Receita para uma bomba caseira

Você não precisa ser nenhum chef de cozinha para fazer um grande churrasco de domingo. Na verdade, nem precisa de uma churrasqueira. Aqui vai a receita:

– Uma peça de maminha de mais ou menos um quilo.

– Um pacote de sal grosso.

Modo de preparo:

Coloque a maminha em uma forma. Jogue em cima o sol grosso. Leve ao forno a 200º C por quarenta minutos. Talvez cinquenta. Pode ser também uma hora.

Bom, tente não beber muito no processo. Olhe o forno de vez em quando. Eu sugiro a cada dez ou quinze minutos.

Simples, certo?

Aprendi no Youtube. Faz algum tempo. Na época, fiquei fascinado. Quer dizer que posso ter almoço de domingo simplesmente despejando sal em cima de uma peça de carne? Queria dizer exatamente isso.

Cozinhar sempre tinha sido pra mim uma coisa quase inalcançável, um prodígio, mais ou menos como a expedição de Fernão de Magalhães dando a volta no globo há 500 anos. Até que um dia eu comecei a fazer, com a ajuda do Youtube. E, daí, bem, foi só recolher os louros da vitória.

Hoje, você aprende quase tudo na internet. Antigamente, você também aprendia quase tudo, só que não na internet.

Nos anos 60, William Powell tinha 19 anos e uma raiva viva pelo sistema, especificamente pela louca cavalgada dos Estados Unidos no Vietnã. Como estava de bobeira e não tinha nada muito mais interessante pra fazer, escreveu O Livro de Receitas do Anarquista, um manual de guerrilha urbana para colocar abaixo governos.

Aconteceu assim: depois de ver dezenas de pessoas sendo espancadas pela polícia em uma manifestação antiguerra, ele se trancou por quatro meses na biblioteca pública de Nova Iorque, e compilou as informações dos manuais militares disponíveis – sobre como fazer bombas, napalm, adaptar armas, criar silenciadores caseiros, e por aí vai.

À época, Powell encontrou uma editora imprudente o suficiente para publicar o material. O Livro de Receitas do Anarquista causou algum alvoroço no início, problemas com o FBI, ameaças de morte por telefone, mas a coisa assentou. Depois do impacto inicial, o interesse diminuiu a ponto de parecer que cessaria por completo.

E Powell tocou a vida. Virou professor de crianças com dificuldades de aprendizado e se isolou em rincões do Terceiro Mundo. Casou. Teve filhos. Entre a ânsia revolucionária e as palestras sobre inteligência emocional, perdeu por completo o interesse no que havia escrito, renegou aquelas ideias e se livrou do ranço bélico vendendo os direitos de publicação do livro por uma mixaria.

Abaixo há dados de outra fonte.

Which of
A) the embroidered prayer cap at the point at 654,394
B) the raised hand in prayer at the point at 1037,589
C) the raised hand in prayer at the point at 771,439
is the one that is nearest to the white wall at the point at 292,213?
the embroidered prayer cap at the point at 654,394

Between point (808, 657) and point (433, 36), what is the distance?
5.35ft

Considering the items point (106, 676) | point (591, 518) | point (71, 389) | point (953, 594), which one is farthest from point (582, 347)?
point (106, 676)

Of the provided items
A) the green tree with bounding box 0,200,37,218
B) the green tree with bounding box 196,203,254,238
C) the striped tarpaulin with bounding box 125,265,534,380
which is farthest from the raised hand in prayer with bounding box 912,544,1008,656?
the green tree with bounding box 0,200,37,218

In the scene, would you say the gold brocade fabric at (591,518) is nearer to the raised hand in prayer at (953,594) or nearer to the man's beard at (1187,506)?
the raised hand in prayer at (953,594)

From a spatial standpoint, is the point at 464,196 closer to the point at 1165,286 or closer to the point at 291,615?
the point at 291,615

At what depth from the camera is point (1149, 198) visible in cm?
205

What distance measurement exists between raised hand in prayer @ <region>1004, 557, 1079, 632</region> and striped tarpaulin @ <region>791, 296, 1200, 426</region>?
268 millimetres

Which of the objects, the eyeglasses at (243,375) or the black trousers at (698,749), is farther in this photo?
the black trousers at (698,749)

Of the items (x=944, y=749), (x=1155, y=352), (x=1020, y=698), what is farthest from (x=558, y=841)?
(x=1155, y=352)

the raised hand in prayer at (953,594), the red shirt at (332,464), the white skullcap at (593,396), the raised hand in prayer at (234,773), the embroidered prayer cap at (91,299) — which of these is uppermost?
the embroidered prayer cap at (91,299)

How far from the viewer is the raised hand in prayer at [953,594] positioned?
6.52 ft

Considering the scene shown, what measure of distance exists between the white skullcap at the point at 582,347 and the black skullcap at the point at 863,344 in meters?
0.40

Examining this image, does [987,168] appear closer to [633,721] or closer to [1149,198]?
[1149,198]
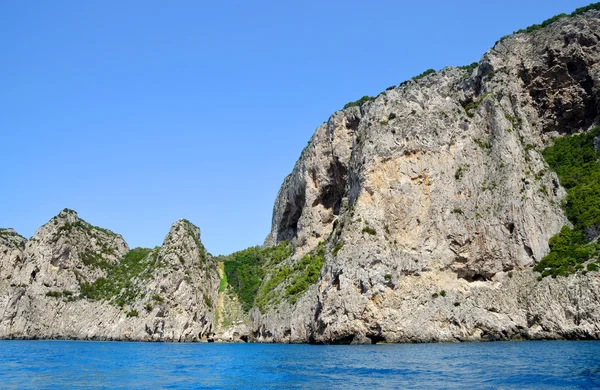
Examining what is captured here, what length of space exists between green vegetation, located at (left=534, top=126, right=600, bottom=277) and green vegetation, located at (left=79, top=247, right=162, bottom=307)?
2709 inches

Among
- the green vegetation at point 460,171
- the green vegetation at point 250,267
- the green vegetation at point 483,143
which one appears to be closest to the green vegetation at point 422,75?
the green vegetation at point 483,143

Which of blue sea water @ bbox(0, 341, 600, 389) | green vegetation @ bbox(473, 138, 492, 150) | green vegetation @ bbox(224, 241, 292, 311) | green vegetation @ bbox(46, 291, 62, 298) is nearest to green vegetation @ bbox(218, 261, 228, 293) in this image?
green vegetation @ bbox(224, 241, 292, 311)

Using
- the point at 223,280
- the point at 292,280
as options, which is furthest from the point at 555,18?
the point at 223,280

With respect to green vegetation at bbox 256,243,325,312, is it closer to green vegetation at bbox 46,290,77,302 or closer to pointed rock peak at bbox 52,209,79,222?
green vegetation at bbox 46,290,77,302

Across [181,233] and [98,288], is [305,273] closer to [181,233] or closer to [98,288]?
[181,233]

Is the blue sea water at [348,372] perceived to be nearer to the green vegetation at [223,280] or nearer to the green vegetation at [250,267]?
the green vegetation at [250,267]

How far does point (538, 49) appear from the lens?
280ft

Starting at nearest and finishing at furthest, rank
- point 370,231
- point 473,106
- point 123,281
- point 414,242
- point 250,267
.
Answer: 1. point 414,242
2. point 370,231
3. point 473,106
4. point 123,281
5. point 250,267

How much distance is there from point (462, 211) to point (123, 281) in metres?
69.9

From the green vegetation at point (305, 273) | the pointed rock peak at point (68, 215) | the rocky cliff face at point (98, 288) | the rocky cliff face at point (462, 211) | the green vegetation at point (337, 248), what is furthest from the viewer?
the pointed rock peak at point (68, 215)

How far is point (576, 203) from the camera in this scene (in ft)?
219

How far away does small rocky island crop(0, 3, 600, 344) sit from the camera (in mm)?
59281

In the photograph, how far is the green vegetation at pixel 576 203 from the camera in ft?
Answer: 186

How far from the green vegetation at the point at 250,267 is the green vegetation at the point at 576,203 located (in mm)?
54275
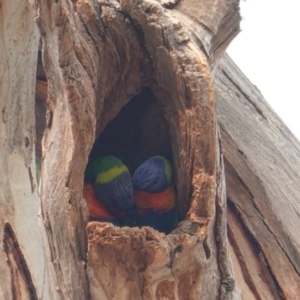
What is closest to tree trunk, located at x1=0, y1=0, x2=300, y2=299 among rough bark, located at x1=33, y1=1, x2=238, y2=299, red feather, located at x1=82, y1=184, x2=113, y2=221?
rough bark, located at x1=33, y1=1, x2=238, y2=299

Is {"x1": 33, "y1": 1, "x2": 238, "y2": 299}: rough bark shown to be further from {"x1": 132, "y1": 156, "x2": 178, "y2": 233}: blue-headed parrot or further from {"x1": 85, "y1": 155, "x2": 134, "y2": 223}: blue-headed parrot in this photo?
{"x1": 85, "y1": 155, "x2": 134, "y2": 223}: blue-headed parrot

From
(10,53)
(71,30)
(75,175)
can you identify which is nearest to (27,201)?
(10,53)

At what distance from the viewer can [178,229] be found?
44.4 inches

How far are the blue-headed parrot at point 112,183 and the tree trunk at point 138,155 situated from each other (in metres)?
0.08

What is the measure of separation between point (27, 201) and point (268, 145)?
0.79 meters

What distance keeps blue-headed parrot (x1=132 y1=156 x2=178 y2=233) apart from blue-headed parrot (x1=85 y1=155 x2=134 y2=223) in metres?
0.04

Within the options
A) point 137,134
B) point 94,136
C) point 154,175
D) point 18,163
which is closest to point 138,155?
point 137,134

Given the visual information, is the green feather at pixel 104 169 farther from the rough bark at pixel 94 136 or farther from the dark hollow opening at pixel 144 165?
the rough bark at pixel 94 136

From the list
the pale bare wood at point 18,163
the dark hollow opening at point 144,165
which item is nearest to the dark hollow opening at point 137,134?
the dark hollow opening at point 144,165

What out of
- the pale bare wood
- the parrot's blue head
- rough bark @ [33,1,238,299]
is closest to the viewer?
rough bark @ [33,1,238,299]

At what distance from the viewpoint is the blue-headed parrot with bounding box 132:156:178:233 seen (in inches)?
56.4

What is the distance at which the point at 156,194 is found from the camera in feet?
4.99

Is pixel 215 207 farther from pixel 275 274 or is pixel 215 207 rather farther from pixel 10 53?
pixel 10 53

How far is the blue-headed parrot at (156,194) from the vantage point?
1.43 meters
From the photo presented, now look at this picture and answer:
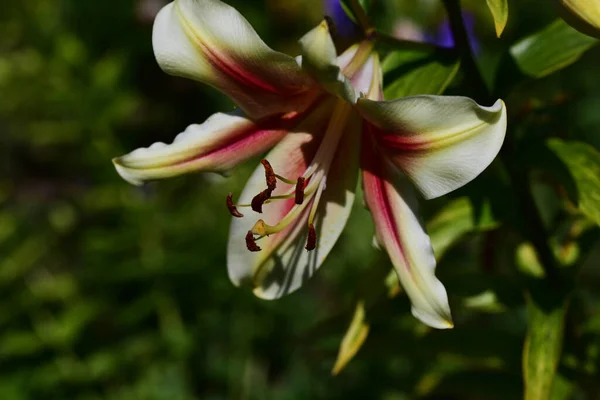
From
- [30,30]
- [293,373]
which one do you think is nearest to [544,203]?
[293,373]

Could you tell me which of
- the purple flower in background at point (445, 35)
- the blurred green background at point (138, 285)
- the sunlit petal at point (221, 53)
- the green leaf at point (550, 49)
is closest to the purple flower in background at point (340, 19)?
the blurred green background at point (138, 285)

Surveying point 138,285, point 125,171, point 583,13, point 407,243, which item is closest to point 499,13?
point 583,13

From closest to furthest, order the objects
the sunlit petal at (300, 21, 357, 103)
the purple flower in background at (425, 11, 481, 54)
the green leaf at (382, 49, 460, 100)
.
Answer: the sunlit petal at (300, 21, 357, 103), the green leaf at (382, 49, 460, 100), the purple flower in background at (425, 11, 481, 54)

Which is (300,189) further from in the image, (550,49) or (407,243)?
(550,49)

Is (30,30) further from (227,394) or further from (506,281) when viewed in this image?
(506,281)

O problema é que em algum momento O Livro de Receitas do Anarquista voltou à tona. Completamente à revelia do autor, vendeu dois milhões de cópias nas décadas seguintes. Nas mãos de adolescentes perturbados, instruiu uma série de chacinas ocorridas nos Estados Unidos, incluindo Columbine. Tornou-se uma espécie de livro de cabeceira do terrorista doméstico.

A história toda está contada no documentário “Anarquista Americano”, que já esteve disponível na Netflix – agora, bem, vocês estão na internet, deem um jeito.

Recomendo. É de partir o coração a entrevista que confronta Powell, um senhor de mais de 60 anos vivendo em uma vila isolada no interior da França, com o remorso por algo que escreveu quando não tinha ideia do que estava fazendo, e que gerou um efeito borboleta à época inimaginável.

E por que estou falando sobre isso? Bem, eu procurei uma receita de barriga de porco na internet e não deu muito certo. A pele ficou molenga. Cuidado com o que escreve. Cuidado com o que lê. Isso vale pra mim também.